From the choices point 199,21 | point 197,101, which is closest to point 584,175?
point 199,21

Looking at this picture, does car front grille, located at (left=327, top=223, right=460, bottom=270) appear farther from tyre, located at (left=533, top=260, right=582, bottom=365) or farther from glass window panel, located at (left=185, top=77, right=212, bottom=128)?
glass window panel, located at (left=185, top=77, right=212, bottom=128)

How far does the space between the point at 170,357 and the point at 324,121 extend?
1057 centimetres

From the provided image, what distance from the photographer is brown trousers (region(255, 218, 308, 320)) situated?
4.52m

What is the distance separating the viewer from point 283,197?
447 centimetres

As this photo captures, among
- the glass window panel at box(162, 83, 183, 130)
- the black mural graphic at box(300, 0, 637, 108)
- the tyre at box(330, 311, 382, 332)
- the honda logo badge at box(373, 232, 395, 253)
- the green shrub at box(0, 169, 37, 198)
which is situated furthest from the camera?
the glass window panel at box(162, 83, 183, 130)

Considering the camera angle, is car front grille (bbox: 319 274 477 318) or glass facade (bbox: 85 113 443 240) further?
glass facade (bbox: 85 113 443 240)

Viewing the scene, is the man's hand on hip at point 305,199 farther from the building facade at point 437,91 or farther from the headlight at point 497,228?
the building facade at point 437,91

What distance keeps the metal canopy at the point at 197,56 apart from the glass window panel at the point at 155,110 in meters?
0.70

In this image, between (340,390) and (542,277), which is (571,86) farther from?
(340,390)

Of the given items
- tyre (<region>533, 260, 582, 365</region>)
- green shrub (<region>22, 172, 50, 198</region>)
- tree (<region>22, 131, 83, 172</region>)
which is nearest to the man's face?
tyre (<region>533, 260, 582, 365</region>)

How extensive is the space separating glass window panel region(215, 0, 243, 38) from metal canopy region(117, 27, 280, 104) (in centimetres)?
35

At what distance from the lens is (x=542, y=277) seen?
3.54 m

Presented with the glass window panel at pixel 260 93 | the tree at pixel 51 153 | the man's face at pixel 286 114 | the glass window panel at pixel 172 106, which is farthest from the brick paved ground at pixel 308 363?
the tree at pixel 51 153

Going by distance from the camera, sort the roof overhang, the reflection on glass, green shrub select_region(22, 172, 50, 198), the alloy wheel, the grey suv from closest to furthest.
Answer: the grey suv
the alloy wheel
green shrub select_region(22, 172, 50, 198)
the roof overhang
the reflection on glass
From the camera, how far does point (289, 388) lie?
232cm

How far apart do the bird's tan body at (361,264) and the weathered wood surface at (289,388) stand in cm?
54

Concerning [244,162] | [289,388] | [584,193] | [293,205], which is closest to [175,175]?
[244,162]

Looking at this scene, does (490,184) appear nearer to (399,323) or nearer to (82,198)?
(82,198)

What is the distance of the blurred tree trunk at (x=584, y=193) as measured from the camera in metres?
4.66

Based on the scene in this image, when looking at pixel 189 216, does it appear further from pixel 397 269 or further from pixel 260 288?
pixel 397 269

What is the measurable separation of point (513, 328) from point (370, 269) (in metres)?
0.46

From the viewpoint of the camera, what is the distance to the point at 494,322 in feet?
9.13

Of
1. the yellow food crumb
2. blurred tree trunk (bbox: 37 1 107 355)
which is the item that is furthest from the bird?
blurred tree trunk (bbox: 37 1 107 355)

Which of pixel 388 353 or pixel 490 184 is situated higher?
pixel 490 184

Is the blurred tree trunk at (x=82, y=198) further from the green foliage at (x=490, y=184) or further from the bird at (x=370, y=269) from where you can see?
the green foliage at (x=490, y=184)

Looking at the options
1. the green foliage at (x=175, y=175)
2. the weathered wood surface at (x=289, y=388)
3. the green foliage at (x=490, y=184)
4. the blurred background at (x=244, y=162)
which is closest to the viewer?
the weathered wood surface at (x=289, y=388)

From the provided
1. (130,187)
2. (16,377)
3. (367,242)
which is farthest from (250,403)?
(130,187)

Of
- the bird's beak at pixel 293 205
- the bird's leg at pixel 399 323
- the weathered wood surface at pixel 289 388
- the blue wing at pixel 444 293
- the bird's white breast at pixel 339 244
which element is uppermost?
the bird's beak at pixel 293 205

**AIM:** Carry over the entries from the line containing "From the provided image, what" through the line containing "447 centimetres", requests included, and add 134 to every distance given in their answers.

**EXERCISE RESULT:**
From the provided image, what distance from the photographer is brown trousers (region(255, 218, 308, 320)) situated?
138.52m

What is the distance separating the viewer from point 283,197?
581 centimetres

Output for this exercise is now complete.